YOUR ASSIGNMENT: Copy all the entries word for word, but omit the pictures.

TASK MATERIAL:
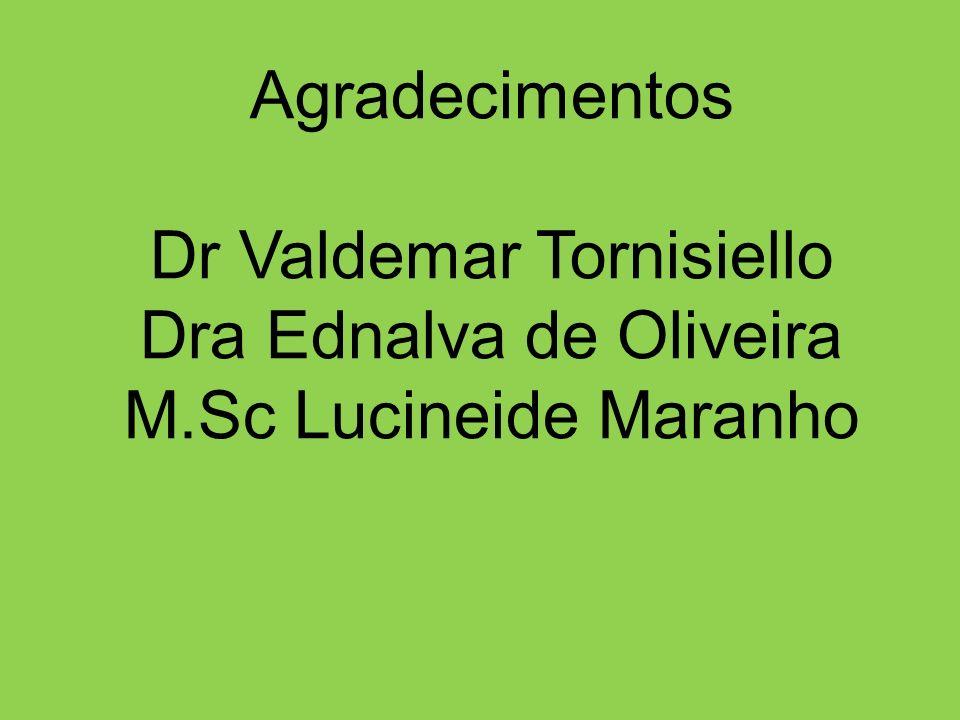 Dr Valdemar Tornisiello Dra Ednalva de Oliveira M.Sc Lucineide Maranho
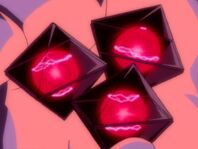 Cubos Esfera de Barian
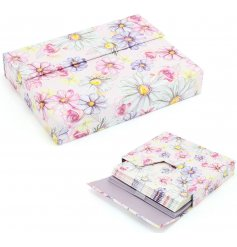 A beautifully illustrated set of note cards , detailed with a floral decal and purple trimmings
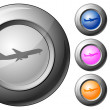 Royalty-Free Stock Vector Image: Sphere button airplane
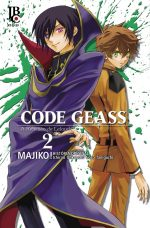 capa de Code Geass – A rebelião de Lelouch #02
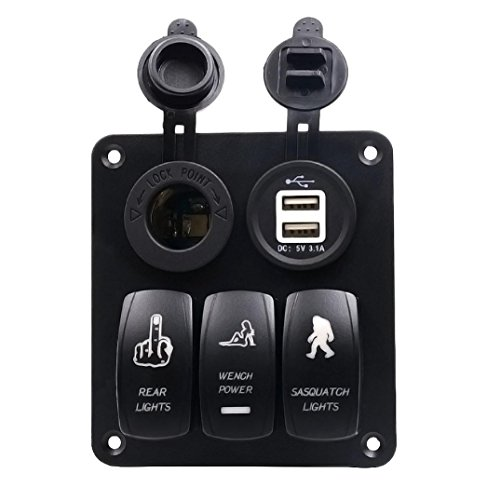 switch-panel-kingwo-panel-switch-5gang-waterproof-car-auto-boat-marine-led-rocker-switch-panel-circu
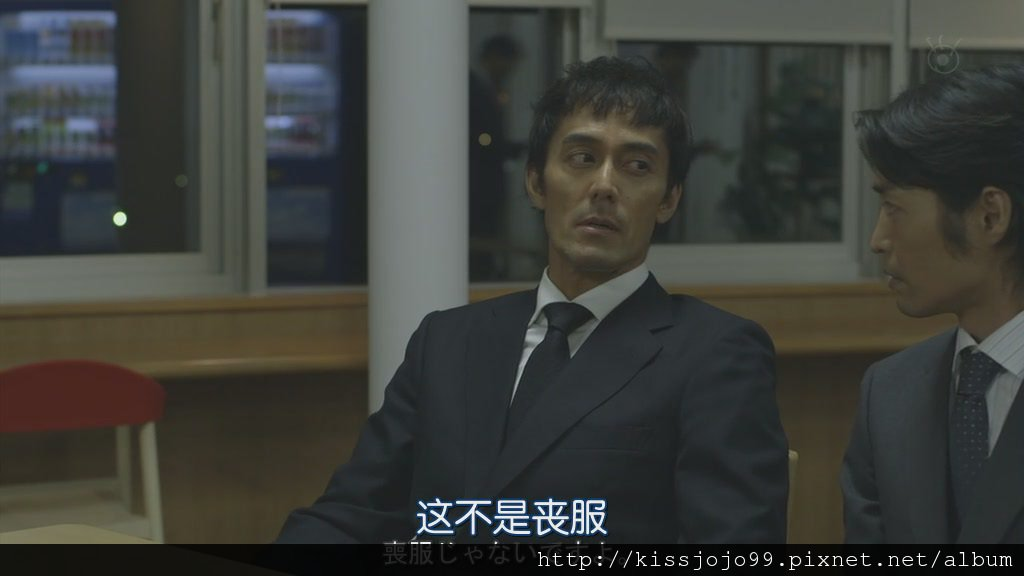 GOING.MY.HOME.Ep01.Chi_Jap.HDTVrip.1024X576-YYeTs人人影视V2[19-56-34]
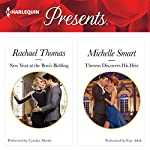 New Year at the Boss' Bidding & Theseus Discovers His Heir | Rachael Thomas,Michelle Smart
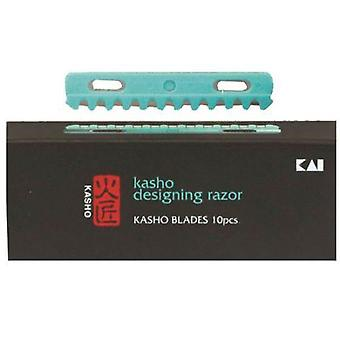 Kasho Replacement blade knife (C 10 U) (Man , Shaving , Accessories)
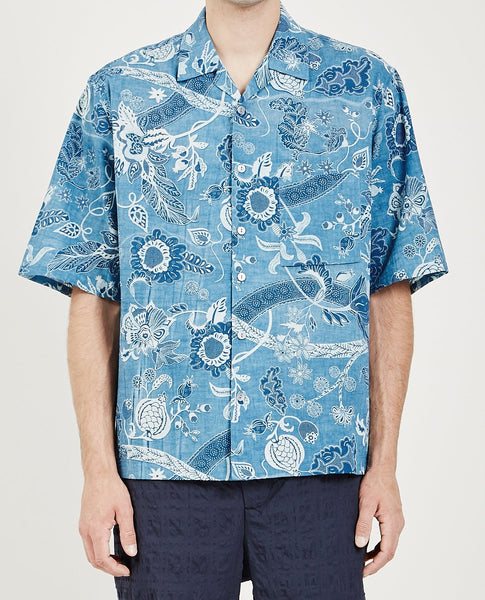 S.K. MANOR HILL ALOHA SHIRT FLORAL INDIGO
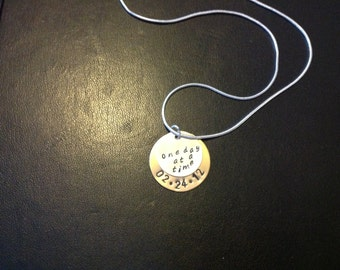 Personalized Sobriety Date Charm Necklace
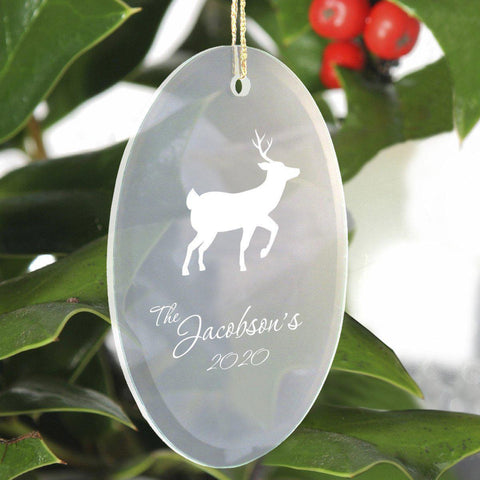 Personalized Beveled Glass Ornament - Oval Shape - Reindeer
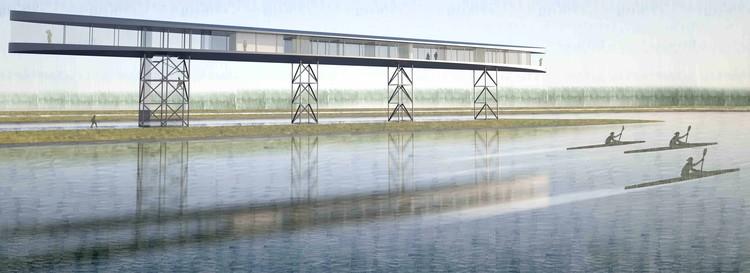The design concept evokes the image of a rowing boat cutting through water. Image Cortesía de BIVAK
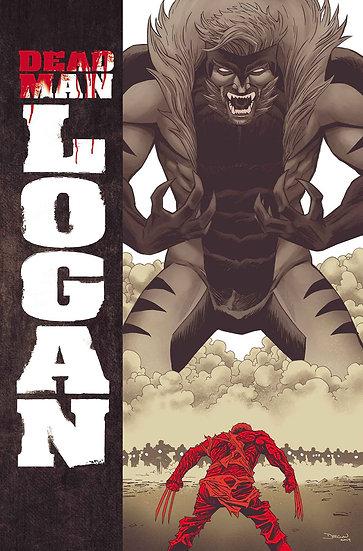 DEAD MAN LOGAN #9 (OF 12) (75960609105800911)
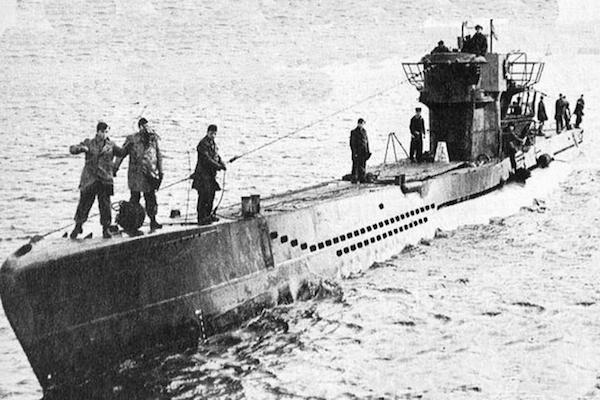 deadly toilet encounters, nazi german submarine u-1206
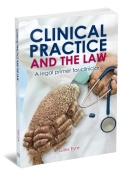 clinical-practice book pic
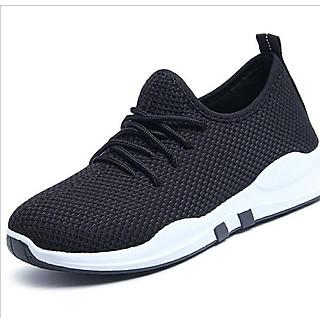 Giày Sneaker Nữ Và Nam (Giày Cặp Đôi) Đế Siêu Êm (Đen Đế Trắng) GT 2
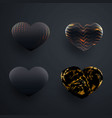 set of beautiful textured black 3d glossy heart vector image vector image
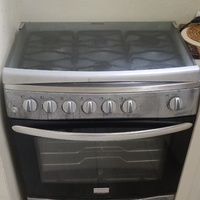 Stainless Steel Stove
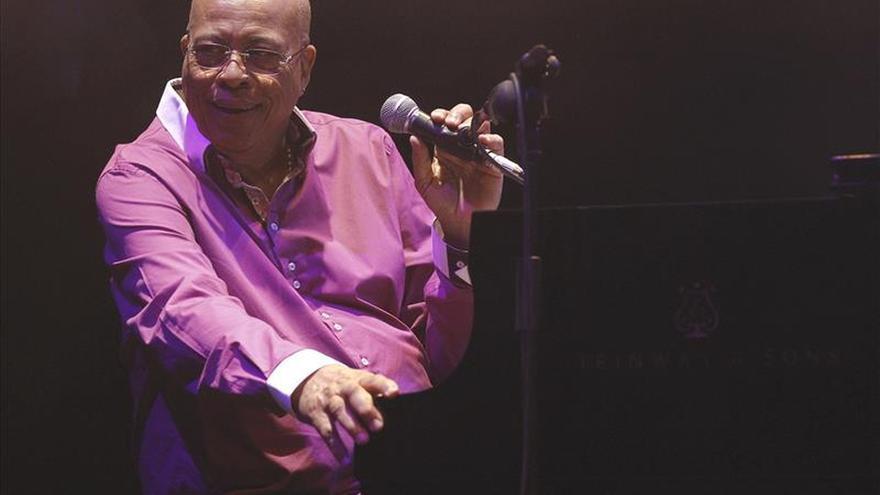 """Chucho Valdés: """"Mi padre Bebo ha sido una luz en la vida y en la música"""""""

YOUR SOLUTION:
 Dr Valdemar Tornisiello Dra Ednalva de Oliveira M.Sc Lucineide Maranho
 Cubos Esfera de Barian
 A beautifully illustrated set of note cards , detailed with a floral decal and purple trimmings
 Royalty-Free Stock Vector Image: Sphere button airplane
 capa de Code Geass – A rebelião de Lelouch #02
 switch-panel-kingwo-panel-switch-5gang-waterproof-car-auto-boat-marine-led-rocker-switch-panel-circu
 GOING.MY.HOME.Ep01.Chi_Jap.HDTVrip.1024X576-YYeTs人人影视V2[19-56-34]
 New Year at the Boss' Bidding & Theseus Discovers His Heir | Rachael Thomas,Michelle Smart
 Kasho Replacement blade knife (C 10 U) (Man , Shaving , Accessories)
 S.K. MANOR HILL ALOHA SHIRT FLORAL INDIGO
 Personalized Sobriety Date Charm Necklace
 Personalized Beveled Glass Ornament - Oval Shape - Reindeer
The design concept evokes the image of a rowing boat cutting through water. Image Cortesía de BIVAK
 DEAD MAN LOGAN #9 (OF 12) (75960609105800911)
 deadly toilet encounters, nazi german submarine u-1206
 clinical-practice book pic
 Giày Sneaker Nữ Và Nam (Giày Cặp Đôi) Đế Siêu Êm (Đen Đế Trắng) GT 2
 set of beautiful textured black 3d glossy heart vector image vector image
 Stainless Steel Stove
 """Chucho Valdés: """"Mi padre Bebo ha sido una luz en la vida y en la música"""""""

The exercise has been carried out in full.